**Provided text:**
· · ·
BreachExchange mailing list archives

Getting Breach Notification Right


From: Audrey McNeil <audrey () riskbasedsecurity com>
Date: Mon, 23 Mar 2015 19:05:53 -0600

http://techcrunch.com/2015/03/03/getting-breach-notification-right/#yFZP25:5lpb

President Barack Obama proposed in January the first federal standard for
data breaches, requiring that companies notify customers of privacy-related
breaches within 30 days of discovery. Other standards and regulations exist
(47 states at last count had some form of regulation regarding breach
disclosure), but there is currently no federal standard to act as a
baseline.

This isn’t a new proposal, however, as the debate on the Hill has been
ongoing for nearly three years. In the run-up to the State of the Union,
all things “cyber” seemed to leap to the top of the agenda in the wake of
the high-profile attacks and breaches in late 2014. It should come as no
surprise that talk of cyber security, online privacy and a focus on
governance for good electronic corporate citizenship became part of the
national dialogue.
· · ·
**Recorded information:**
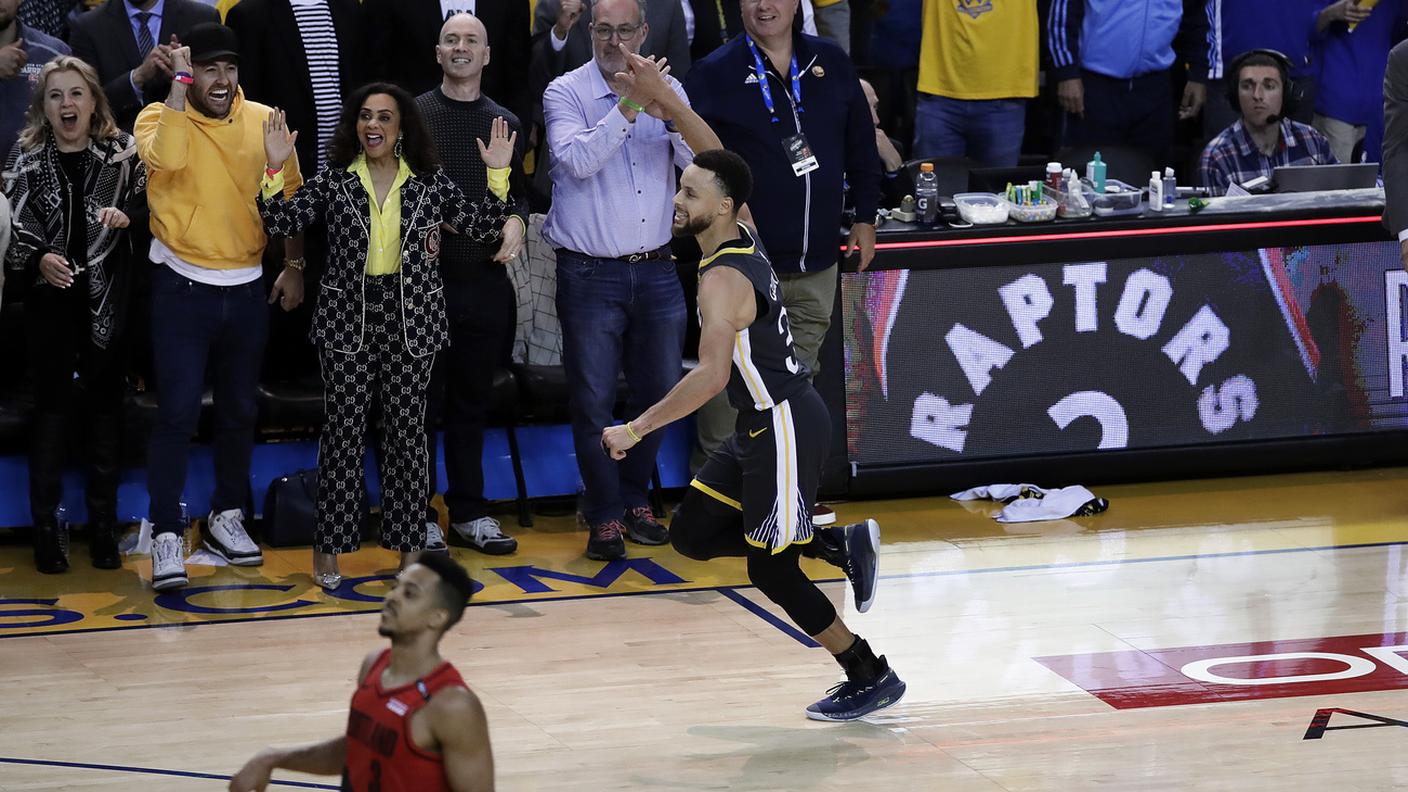 Steph Curry festeggia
· · ·
**What you are asked to do:**
Could you pick up the article on breach notification right after its final sentence and continue writing it? Nothing in the listing matters for this work.

**Written reply:**
These are subjects that matter, and the degree to which it could impact us
all — corporations and citizens alike — is growing. A quick survey of the
blogosphere shows that security people in general tend to back this, but
the merits or strengths of a particular measure shouldn’t be confused with
the processes of legislation. Security folks should be careful not to be
cited out of context as the legislative machine starts up.

Regulations are always sensitive and polarizing in the corporate world. No
one wants more cost and complexity for having to follow yet another
regulation. Breach notification will require new processes and oversight,
new understandings of risk and new processes and personnel. But the
critical point here is that this is needed anyway, with or without a
federal regulation. If the government doesn’t demand better disclosure
policies for breaches, consumers will soon enough.

To be clear: the right behavior is to disclose, every time.

Requiring breach notification establishes a level playing field that makes
it clear to companies: if you have a breach, get ready to talk about it. It
also will help reduce the bayonetting of the wounded when breaches occur.
Breaches are inevitable, but data theft is not. There is much that can be
done after an attacker gets inside a network to prevent them from leaving
with valuable information.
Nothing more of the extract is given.